The last week ended on a very interesting note. In fact, the previous week was rich in events and reports. Apart from the US statistical data and the Fed's meeting, traders were also focused on the BoE's meeting. Although the pound sterling had more reasons to rise, the euro also showed almost the same dynamic. The market continues ignoring all the actions taken by the Bank of England. Today, we are going to take a close look at the US statistical reports and try to predict the instruments' movement in the near future.

According to the report, in October, the US unemployment rate increased to 3.7%. Two months ago, we saw the same picture when the unemployment rate also rose to 3.7% from 3.5%. Thus, there is nothing special in this situation. From March to June, the indicator was at the level of 3.6%. Until then, it was actively falling. That is why the readings of 3.5% and 3.7% deviate from the average one by just 0.1%. Thus, the market reaction to the data could hardly be called reasonable. Notably, on Friday, demand for the US dollar slumped.

Meanwhile, the non-farm payroll report unveiled a rise of 261,000 in the number of new jobs. Economists had expected an increase of 200,000-240,000 and a positive reaction to the data, but all in vain. Since last October, when the NFP totaled 677,000, the indicator was falling, thus reflecting recovery after the pandemic. Most economic indicators were showing incredible figures because the Fed was keeping the interest rates at zero level and was actively printing money to prop up the economy. Then, the regulator started increasing the benchmark rate and announced the end of the QE program since the pandemic did not have a damaging effect anymore. That is why the NFP, like other indicators, now is showing more moderate results. However, this should not be considered a negative factor.

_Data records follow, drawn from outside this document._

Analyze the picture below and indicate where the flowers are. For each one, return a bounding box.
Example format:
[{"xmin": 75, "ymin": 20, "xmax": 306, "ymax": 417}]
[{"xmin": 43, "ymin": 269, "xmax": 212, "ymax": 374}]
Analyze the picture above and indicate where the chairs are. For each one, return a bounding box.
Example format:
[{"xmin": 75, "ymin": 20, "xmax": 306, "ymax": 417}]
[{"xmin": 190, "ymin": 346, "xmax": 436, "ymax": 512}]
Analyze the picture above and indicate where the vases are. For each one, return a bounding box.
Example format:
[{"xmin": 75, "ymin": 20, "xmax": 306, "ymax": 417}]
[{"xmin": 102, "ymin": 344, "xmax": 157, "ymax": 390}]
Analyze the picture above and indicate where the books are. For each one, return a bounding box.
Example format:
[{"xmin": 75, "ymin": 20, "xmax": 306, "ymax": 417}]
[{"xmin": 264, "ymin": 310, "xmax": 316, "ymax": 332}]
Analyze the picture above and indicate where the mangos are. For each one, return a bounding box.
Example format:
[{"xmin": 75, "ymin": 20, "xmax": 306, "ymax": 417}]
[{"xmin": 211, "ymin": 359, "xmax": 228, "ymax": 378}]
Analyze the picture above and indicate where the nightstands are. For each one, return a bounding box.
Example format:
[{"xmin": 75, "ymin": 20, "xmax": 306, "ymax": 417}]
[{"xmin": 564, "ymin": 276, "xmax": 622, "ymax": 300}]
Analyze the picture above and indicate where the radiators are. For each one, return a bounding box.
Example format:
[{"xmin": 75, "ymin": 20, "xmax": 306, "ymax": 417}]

I suppose that 261,000 new jobs are a perfect result, which exceeds the forecast. Thus, both reports published on Friday were positive. They could not be defined as weak or negative. The US labor market has been showing positive signs even amid the aggressive monetary policy tightening. The labor market condition is a good indicator of economic growth. It may slacken amid the key interest rate hike. However, the stronger the market is, the less the economy will fall.

US labor market and unemployment rate

Thus, I think that the US dollar decline is a short-lived phenomenon. After the euro and the pound sterling end the formation of the correctional sections of the trend, they may start falling again.

In this light, the upward section of the trend will contain 5 waves. At the moment, the instrument could be forming the 5th wave. That is why traders have a chance to buy the asset with the targets located above the peak of wave c. The MACD indicator should be headed upwards. The trend section, which started its formation on September 28, could be described as a-b-c-d-e. Once the price ends its formation, it may start the formation of a downward section.